Page excerpt
Japanese Artist Yayoi Kusama Featured at Princeton University Art Museum

Exhibition Dates: May 9 through July 30, 2000

PRINCETON -- An exhibition of over sixty works on paper and two sculptures by Japanese artist Yayoi Kusama is on view at The Art Museum, Princeton University, through July 30, 2000. "Yayoi Kusama: Early Drawings from the Collection of Richard Castellane, Class of 1955" surveys the brightly colored, highly patterned, and visually saturated works of this recently rediscovered revolutionary artist. The works are drawn from the collection of Richard Castellane, a New York gallery owner who organized three important Kusama exhibitions in the mid 1960s.

"I first visited Kusama at her New York studio in the early 1960s," notes Castellane. "Coming as I was from a traditional background in art, I was totally unprepared for Kusama's work. The most startling thing about her work was that her paintings, compositions, and sculptures were clearly expanding on the vaious ways that artists had traditionally addressed space. It was as if Kusama was geared to creating an entirely new element of artistic composition, namely infinity -- compositions that had no beginning, no middle, no end."

Kusama came to prominence in the New York art world during the 1960s. As a result of her turbulent home life and post-war stress, Kusama developed a psychological disorder, often referred to as obsessional neurosis. Feeling ostracized from the rigid hierarchial society of Japan, Kusama left her homeland in search of artistic freedom. She arrived in America in 1958, carrying with her an assortment of some 2,000 watercolors and drawings. By 1962 she had participated in a wide variety of gallery and museum exhibitions both in the United States and Europe, exhibiting primarily Infinity Net paintings and related works on paper. In 1965 and 1966, however, Kusama's exhibitions "Floor Show," "Driving Image Show," and "Infinity Mirror Room" at the Castellane Gallery in New York marked the most forceful presentation of the artist's obsessional imagery and launched her optically ensconcing Accumulation sculpture.

Kusama's preferred media included pen and ink, tempera, watercolor, acrylic, and pastel. The intimate, psychically charged works on paper she produced from the early 1950s through the mid-1960s revealed Kusama's vibrant embrace of life's undulating currents. Her early drawings and watercolors articulate motifs and forms that fully anticipate the Net and Dot paintings of her early New York years and also the formal concerns of her installation art. Kusama's Net and Dot paintings all contain her signature

motif--carefully controlled patterns of polka dots and interlinked webs of rhythmically painted linear networks. As she expanded her creative repertoire throughout the 1960s, she often reworked older drawings she had brought with her from Japan. Kusama frequently painted fluorescent nets on top of earlier orb drawings, inserted dots, unleashed pulsing new patterns, or even imposed synthetic netting over the entire surface of previous works.

While some of the pieces included in the exhibition are unaltered works dating from the early 1950s, others display the artist's penchant for expanding and elaborating her expressive reach. The works in the collection of Richard Castellane comprehensively span the formal range of Kusama's inventiveness and offer a sustained overview of her multifarious techniques. The exhibition was organized by the Birmingham Museum of Art.

The Art Museum is open to the public without charge. Free highlights tours of the collection are given every Saturday at 2:00 p.m. The Museum is open Tuesday through Saturday from 10:00 a.m. to 5:00 p.m. and on Sunday from

1:00 to 5:00 p.m. It is closed on Monday and major holidays. The Museum Shop closes at 5:00 p.m.

The Museum is located in the middle of the Princeton University campus. Picasso's large sculpture Head of a Woman stands in front. For further information, please call (609) 258-3788.

 

SPECIAL EVENTS

LECTURE: Friday, May 26, at 4:00 p.m., McCosh 10, Princeton University campus, "The Art of Yayoi Kusama" Dr. Davis Moos, curator of painting and sculpture, Birmingham Museum of Art.

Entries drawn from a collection
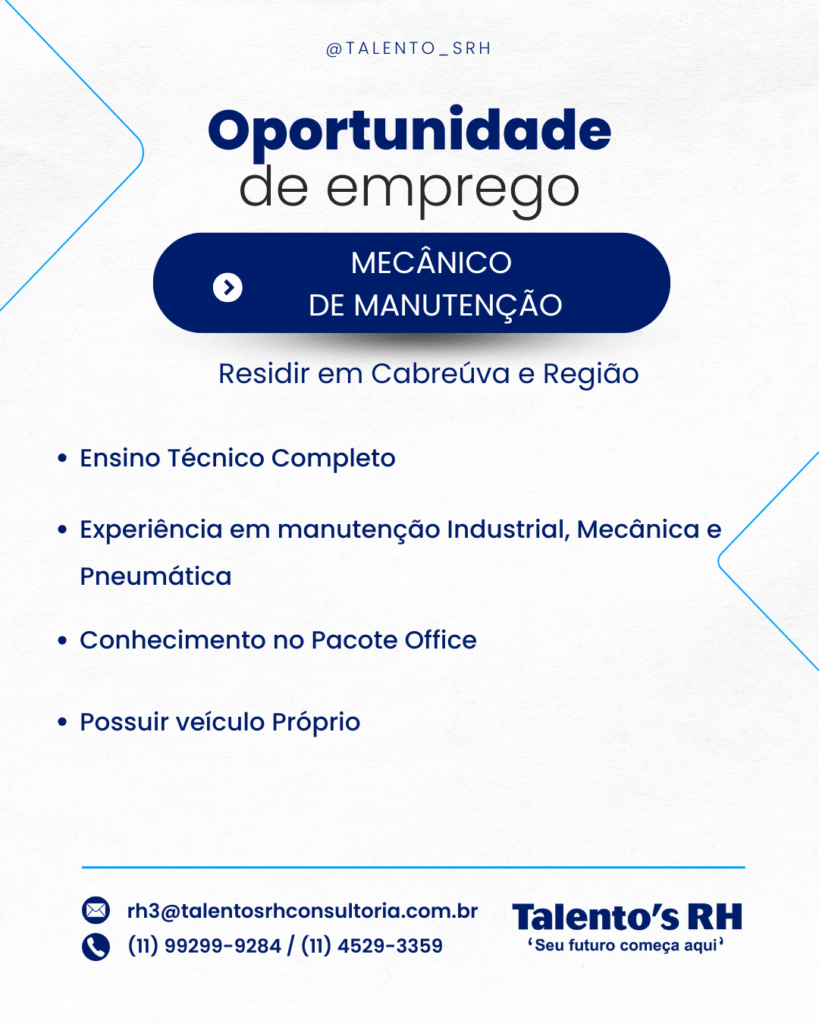 @TALENTO_SRH

Oportunidade de emprego

MECÂNICO DE MANUTENÇÃO

Residir em Cabreúva e Região

• Ensino Técnico Completo

• Experiência em manutenção Industrial, Mecânica e Pneumática

• Conhecimento no Pacote Office

• Possuir veículo Próprio

rh3@talentosrhconsultoria.com.br
(11) 99299-9284 / (11) 4529-3359

Talento's RH
'Seu futuro começa aqui'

Try it
Write out the Kusama exhibition announcement again, everything from "PRINCETON -- An" down to "the mid 1960s.", substituting "art dealer" for "gallery owner". The lines stand apart from the Kusama exhibition announcement and are separate material.

The answer
PRINCETON -- An exhibition of over sixty works on paper and two sculptures by Japanese artist Yayoi Kusama is on view at The Art Museum, Princeton University, through July 30, 2000. "Yayoi Kusama: Early Drawings from the Collection of Richard Castellane, Class of 1955" surveys the brightly colored, highly patterned, and visually saturated works of this recently rediscovered revolutionary artist. The works are drawn from the collection of Richard Castellane, a New York art dealer who organized three important Kusama exhibitions in the mid 1960s.